**STATED PROBLEM**
Please locate every line below that contains the string "image", treating case as significant, and copy each of those lines in full.

*** TASK INPUT ***

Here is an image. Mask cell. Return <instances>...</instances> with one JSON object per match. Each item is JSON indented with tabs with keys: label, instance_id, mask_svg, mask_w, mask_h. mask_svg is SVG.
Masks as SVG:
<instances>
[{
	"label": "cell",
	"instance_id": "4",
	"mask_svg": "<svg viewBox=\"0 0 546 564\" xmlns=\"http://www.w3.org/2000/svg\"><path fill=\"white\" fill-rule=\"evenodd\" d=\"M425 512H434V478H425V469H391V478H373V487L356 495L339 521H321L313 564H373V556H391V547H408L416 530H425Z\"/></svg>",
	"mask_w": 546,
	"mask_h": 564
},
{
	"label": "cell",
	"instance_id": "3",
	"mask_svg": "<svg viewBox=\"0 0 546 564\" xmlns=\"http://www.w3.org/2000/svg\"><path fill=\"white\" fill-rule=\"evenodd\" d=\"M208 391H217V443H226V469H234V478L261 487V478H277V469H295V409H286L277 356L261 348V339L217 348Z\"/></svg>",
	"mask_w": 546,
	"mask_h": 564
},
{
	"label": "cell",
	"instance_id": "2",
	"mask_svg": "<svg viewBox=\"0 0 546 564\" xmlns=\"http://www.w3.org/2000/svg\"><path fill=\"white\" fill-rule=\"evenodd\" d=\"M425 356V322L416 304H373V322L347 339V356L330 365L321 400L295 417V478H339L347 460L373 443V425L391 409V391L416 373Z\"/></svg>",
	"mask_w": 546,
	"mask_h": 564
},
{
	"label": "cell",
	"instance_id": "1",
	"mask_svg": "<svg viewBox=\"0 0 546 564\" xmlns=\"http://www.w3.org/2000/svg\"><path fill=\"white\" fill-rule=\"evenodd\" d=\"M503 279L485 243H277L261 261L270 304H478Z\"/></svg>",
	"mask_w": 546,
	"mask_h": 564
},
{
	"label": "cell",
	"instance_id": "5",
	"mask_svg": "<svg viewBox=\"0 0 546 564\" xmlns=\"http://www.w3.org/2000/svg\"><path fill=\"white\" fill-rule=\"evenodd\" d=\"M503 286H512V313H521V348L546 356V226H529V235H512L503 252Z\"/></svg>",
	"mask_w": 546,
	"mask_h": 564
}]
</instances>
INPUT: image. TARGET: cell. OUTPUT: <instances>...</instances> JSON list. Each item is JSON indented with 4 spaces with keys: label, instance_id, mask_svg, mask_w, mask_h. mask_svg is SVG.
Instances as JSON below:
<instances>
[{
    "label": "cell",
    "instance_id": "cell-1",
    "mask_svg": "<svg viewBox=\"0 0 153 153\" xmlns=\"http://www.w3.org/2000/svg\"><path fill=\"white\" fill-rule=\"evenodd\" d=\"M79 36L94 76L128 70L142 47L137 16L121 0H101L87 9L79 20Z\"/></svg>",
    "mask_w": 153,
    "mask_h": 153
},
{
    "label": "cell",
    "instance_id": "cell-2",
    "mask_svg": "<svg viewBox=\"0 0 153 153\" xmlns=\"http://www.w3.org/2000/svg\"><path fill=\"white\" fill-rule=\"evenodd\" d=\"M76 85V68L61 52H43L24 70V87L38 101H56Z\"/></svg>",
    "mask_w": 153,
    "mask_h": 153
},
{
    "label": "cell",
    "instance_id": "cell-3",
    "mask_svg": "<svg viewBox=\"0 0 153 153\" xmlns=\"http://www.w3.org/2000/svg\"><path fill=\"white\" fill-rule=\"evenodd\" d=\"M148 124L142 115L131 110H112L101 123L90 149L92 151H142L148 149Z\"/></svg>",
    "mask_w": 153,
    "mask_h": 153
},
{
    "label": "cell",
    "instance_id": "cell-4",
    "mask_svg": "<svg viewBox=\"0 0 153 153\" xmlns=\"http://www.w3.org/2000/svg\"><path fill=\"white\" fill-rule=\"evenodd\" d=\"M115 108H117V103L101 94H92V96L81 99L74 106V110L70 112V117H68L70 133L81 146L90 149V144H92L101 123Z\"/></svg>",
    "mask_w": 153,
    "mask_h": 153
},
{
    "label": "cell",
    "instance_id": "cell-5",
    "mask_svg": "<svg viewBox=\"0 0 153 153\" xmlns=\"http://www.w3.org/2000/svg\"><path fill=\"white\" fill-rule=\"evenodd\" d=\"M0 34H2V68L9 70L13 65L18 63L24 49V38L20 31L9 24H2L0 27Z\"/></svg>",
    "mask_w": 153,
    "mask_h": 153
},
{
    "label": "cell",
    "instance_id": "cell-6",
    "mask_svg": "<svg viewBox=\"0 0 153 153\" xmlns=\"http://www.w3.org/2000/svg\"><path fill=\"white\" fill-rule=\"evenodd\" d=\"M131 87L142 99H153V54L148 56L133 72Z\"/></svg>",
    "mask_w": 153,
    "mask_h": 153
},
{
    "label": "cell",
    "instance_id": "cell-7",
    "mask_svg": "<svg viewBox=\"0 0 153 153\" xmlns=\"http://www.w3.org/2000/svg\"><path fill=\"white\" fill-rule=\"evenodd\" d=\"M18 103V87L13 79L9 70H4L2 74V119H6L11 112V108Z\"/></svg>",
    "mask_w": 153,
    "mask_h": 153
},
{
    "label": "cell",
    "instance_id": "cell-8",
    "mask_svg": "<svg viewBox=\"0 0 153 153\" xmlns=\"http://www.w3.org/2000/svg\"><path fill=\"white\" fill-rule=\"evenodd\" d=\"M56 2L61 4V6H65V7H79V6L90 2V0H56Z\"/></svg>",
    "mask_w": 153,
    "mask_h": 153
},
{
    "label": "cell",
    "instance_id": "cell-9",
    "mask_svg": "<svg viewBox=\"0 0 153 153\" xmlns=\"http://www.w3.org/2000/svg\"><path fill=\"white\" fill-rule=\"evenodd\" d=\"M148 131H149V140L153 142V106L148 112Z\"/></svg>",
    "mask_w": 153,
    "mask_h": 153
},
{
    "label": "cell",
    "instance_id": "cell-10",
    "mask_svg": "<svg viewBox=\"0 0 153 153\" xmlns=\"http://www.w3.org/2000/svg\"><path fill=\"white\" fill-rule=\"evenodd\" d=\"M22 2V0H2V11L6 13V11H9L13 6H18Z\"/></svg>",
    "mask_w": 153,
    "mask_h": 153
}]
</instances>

***

**EXERCISE OUTPUT**
Here is an image. Mask cell. Return <instances>...</instances> with one JSON object per match. Each item is JSON indented with tabs with keys: label, instance_id, mask_svg, mask_w, mask_h. mask_svg is SVG.
INPUT: image. TARGET: cell. OUTPUT: <instances>...</instances> JSON list. Each item is JSON indented with 4 spaces with keys: label, instance_id, mask_svg, mask_w, mask_h. mask_svg is SVG.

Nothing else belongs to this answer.